**PROVIDED PASSAGE:**
========================
2.5. AI-Assisted Writing Statement

Portions of the manuscript—including language refinement, grammar correction, and formatting of the abstract and cover letter—were assisted by OpenAI’s ChatGPT (version GPT-4o, OpenAI, San Francisco, CA). The authors reviewed and verified all AI-generated content for accuracy and accountability, and take full responsibility for the final submission.

3. Results

3.1. Patient Characteristics

Between January 1, 2006, and October 31, 2023, data were collected from 1,910 South Korean patients with histologically confirmed malignant melanoma. To eliminate the influences from other malignancies, 120 patients were excluded due to: post-melanoma diagnoses of other cancers within the study period (n = 98), prior diagnoses of stage IV cancers any period before the study (n = 6), treatment history for subsequently diagnosed cancers within the study period (n = 11), recent cancer treatment within one year (n = 4), or cancer diagnosis within the past year (n = 1). Additionally, 133 stage IV melanoma at diagnosis were also excluded to focus the analysis on early- to intermediate-stage disease. . After exclusions, a total of 1,657 patients were included for analysis and model training (Supplementary Figure S1).
Baseline characteristics are summarized in Table 1. The median age was 59 years, ranging from 19 to 97 years, with female predominance (53.1%). The primary tumor site was cutaneous in 1,015 patients (61.3%), ocular in 429 (25.9%), and mucosal in 213 (12.9%). Among cutaneous melanomas, histological subtypes included acral lentiginous (22.0%), superficial spreading (9.7%), nodular (6.3%), and lentigo maligna (0.9%). ECOG performance status was available for 940 patients (56.7%), with the majority classified as ECOG 0 (841, 50.8%). Pathological staging data were available for 1,182 patients (71.3%), with stage II (27.0%) being the most common, followed by stage I (19.4%), stage III (14.2%), and carcinoma in situ (10.7%). Based on the World Health Organization (WHO) BMI classification, normal weight (18.5–24.9 kg/m²) was observed in 939 patients (56.7%). The remaining patients were classified as follows: underweight (<18.5 kg/m²), 45 patients (2.7%); overweight (25.0–29.9 kg/m²), 362 patients (21.9%); and obese (≥30.0 kg/m²), 311 patients (18.8%). At data cutoff, 555 patients (33.5%) had experienced relapse, and 1,087 patients (65.5%) were expired.
========================
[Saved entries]
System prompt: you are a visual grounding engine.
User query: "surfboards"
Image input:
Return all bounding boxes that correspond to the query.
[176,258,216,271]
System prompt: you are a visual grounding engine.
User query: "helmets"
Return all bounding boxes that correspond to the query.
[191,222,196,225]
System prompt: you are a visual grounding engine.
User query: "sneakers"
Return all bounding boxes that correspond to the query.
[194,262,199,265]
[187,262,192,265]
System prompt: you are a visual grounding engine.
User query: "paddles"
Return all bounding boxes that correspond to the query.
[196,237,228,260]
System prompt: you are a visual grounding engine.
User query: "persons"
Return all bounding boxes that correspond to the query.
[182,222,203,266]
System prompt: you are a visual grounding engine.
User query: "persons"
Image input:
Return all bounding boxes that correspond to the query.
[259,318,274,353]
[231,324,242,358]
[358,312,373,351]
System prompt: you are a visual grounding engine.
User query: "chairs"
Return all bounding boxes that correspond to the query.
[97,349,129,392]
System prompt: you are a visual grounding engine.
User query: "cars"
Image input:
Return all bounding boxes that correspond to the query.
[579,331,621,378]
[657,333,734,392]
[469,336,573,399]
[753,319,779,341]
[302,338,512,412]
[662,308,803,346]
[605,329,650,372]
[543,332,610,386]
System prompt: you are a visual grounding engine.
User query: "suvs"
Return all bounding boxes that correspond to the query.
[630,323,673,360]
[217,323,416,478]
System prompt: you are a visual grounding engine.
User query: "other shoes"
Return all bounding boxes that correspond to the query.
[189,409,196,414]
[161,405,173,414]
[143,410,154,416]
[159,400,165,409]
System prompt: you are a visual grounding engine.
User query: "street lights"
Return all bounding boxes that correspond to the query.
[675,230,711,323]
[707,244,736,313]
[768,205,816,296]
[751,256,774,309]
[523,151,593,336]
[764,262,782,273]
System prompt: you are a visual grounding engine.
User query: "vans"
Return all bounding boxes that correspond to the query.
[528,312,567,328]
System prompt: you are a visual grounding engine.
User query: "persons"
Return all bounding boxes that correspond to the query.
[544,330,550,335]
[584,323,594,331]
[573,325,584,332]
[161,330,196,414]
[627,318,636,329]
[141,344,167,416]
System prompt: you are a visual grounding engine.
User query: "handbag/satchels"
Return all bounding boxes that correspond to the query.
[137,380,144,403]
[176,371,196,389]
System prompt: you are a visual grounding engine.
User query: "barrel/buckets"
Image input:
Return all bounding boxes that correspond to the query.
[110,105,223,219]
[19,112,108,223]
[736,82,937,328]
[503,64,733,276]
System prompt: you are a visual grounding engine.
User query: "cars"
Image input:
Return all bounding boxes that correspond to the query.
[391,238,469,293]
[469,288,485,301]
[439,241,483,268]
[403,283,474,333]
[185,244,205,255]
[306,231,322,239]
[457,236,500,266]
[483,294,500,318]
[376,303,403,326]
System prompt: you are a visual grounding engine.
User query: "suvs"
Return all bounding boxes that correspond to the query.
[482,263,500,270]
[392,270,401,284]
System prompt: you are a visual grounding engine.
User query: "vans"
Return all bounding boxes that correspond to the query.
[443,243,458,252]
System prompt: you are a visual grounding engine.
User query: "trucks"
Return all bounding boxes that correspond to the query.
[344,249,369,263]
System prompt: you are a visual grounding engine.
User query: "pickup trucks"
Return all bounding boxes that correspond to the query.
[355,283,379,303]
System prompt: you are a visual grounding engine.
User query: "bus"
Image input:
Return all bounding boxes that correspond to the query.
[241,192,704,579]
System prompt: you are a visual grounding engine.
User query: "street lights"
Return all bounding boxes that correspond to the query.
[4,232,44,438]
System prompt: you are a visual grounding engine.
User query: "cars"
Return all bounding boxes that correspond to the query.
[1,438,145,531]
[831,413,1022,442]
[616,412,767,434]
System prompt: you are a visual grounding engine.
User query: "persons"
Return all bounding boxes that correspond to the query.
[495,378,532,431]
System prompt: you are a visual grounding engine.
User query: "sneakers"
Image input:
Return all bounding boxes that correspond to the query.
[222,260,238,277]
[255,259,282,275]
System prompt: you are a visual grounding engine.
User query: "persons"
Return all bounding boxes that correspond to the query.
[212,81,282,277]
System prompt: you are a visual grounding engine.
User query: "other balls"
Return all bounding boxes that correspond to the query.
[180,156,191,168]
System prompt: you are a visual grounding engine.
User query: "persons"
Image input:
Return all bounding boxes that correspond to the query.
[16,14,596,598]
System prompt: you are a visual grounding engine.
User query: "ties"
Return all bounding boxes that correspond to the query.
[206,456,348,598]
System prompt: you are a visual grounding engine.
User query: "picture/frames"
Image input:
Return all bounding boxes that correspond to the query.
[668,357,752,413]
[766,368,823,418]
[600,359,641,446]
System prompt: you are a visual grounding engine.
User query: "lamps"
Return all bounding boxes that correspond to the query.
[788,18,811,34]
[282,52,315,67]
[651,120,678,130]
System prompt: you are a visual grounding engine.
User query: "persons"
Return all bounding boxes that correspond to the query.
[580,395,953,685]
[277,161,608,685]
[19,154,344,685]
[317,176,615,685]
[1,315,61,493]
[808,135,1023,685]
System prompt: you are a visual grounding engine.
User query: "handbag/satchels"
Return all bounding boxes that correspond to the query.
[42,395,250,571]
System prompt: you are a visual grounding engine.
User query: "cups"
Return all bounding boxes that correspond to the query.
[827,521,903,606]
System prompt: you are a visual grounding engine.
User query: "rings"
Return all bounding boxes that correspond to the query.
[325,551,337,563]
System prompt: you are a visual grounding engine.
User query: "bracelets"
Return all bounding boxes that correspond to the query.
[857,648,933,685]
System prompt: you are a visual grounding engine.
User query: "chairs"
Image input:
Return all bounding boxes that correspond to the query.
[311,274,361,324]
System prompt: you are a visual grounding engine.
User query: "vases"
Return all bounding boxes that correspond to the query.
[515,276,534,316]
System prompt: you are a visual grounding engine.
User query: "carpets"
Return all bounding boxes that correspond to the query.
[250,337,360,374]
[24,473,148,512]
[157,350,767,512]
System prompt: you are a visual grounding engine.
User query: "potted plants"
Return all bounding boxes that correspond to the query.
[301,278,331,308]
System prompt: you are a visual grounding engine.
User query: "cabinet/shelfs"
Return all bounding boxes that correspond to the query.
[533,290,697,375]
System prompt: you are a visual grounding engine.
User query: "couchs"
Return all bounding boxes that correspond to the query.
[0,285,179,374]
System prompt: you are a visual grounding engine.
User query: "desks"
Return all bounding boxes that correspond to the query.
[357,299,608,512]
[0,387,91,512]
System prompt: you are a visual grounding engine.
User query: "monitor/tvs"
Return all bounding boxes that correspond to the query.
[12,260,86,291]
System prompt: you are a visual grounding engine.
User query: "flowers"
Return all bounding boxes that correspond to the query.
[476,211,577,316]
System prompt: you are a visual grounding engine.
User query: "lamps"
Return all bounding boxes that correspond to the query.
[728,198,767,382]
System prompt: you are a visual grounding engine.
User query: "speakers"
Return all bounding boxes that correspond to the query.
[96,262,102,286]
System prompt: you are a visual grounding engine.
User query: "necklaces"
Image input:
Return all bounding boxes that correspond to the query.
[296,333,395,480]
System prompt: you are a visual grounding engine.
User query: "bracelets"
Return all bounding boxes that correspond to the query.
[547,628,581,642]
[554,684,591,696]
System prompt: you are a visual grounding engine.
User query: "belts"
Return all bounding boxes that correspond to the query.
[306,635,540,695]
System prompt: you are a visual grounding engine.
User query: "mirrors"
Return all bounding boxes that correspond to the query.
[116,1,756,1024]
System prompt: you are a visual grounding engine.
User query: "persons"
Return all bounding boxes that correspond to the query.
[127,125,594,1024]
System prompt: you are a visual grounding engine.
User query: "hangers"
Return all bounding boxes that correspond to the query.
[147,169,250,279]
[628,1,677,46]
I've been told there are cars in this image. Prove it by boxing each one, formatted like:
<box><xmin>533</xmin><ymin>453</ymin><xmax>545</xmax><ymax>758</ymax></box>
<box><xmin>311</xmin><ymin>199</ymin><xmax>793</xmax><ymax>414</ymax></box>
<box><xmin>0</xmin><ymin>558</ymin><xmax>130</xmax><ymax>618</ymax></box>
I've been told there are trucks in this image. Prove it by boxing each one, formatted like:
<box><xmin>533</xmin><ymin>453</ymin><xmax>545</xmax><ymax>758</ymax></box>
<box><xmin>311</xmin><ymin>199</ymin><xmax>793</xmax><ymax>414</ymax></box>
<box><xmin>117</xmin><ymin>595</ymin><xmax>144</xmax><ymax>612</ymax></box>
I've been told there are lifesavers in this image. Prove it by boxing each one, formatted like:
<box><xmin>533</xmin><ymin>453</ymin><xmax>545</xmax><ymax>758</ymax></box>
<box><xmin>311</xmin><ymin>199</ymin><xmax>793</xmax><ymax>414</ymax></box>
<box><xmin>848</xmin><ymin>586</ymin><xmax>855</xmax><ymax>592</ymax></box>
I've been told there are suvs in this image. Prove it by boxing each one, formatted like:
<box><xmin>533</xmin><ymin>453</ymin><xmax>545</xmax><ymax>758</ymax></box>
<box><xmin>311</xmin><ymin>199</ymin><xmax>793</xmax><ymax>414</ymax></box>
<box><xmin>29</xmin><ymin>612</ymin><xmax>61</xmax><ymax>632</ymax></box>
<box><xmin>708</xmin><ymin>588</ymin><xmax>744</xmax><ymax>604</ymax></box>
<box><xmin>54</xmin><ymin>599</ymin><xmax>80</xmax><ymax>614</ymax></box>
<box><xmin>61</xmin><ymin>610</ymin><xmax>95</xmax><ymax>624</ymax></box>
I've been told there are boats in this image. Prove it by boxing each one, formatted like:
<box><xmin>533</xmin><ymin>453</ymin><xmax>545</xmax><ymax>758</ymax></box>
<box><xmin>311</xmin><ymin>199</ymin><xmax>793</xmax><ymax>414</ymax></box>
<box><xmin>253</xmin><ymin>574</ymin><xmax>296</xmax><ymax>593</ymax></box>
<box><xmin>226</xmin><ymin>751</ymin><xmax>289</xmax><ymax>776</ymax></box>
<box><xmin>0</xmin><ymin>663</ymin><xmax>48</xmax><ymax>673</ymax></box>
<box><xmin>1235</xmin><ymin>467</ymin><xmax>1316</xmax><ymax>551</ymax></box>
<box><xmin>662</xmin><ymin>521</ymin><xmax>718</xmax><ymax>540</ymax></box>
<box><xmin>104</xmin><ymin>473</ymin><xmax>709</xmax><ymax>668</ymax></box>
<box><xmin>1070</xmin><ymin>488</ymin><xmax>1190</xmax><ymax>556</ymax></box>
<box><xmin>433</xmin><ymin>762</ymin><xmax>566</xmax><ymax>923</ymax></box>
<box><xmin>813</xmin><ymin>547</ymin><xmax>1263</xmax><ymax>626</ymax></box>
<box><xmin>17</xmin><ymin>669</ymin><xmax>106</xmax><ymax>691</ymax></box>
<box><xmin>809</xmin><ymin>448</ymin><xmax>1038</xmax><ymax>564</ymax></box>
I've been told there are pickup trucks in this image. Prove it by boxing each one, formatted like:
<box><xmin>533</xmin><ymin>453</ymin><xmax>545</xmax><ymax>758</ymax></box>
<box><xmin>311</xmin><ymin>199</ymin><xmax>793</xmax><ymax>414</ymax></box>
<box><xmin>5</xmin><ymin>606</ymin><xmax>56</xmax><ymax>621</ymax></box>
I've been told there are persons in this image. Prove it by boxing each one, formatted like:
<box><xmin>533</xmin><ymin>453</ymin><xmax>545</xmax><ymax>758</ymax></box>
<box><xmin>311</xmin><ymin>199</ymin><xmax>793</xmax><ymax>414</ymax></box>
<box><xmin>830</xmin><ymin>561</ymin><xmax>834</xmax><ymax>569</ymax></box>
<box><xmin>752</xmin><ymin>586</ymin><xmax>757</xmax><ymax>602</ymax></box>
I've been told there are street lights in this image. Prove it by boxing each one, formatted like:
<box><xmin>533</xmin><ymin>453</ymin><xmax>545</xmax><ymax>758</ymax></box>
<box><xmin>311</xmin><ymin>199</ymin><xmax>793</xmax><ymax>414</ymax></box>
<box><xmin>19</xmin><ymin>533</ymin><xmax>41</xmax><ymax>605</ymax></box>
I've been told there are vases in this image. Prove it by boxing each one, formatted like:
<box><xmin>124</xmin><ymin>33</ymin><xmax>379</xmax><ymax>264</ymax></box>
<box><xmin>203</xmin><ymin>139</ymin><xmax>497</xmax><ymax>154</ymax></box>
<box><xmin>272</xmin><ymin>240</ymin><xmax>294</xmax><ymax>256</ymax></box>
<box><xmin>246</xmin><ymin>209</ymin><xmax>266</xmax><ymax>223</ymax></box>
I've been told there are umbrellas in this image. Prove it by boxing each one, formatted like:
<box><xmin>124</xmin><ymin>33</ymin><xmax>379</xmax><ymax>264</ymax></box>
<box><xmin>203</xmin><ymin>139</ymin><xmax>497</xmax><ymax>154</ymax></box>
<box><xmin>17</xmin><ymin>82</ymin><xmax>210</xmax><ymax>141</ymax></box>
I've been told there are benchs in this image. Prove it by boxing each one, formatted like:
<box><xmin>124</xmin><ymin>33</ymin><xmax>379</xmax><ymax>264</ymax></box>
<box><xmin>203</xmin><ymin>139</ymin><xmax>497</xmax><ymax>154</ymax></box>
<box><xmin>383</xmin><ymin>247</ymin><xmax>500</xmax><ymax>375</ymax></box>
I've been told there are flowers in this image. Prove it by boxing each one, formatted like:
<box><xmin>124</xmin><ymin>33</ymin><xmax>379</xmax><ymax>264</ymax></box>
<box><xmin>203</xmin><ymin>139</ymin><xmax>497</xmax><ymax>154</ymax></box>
========================
**EXERCISE REQUIREMENTS:**
Reproduce the melanoma study excerpt above word for word, between "Between January 1, 2006, and" and "(Supplementary Figure S1).", inclusive.

**WRITTEN ANSWER:**
Between January 1, 2006, and October 31, 2023, data were collected from 1,910 South Korean patients with histologically confirmed malignant melanoma. To eliminate the influences from other malignancies, 120 patients were excluded due to: post-melanoma diagnoses of other cancers within the study period (n = 98), prior diagnoses of stage IV cancers any period before the study (n = 6), treatment history for subsequently diagnosed cancers within the study period (n = 11), recent cancer treatment within one year (n = 4), or cancer diagnosis within the past year (n = 1). Additionally, 133 stage IV melanoma at diagnosis were also excluded to focus the analysis on early- to intermediate-stage disease. . After exclusions, a total of 1,657 patients were included for analysis and model training (Supplementary Figure S1).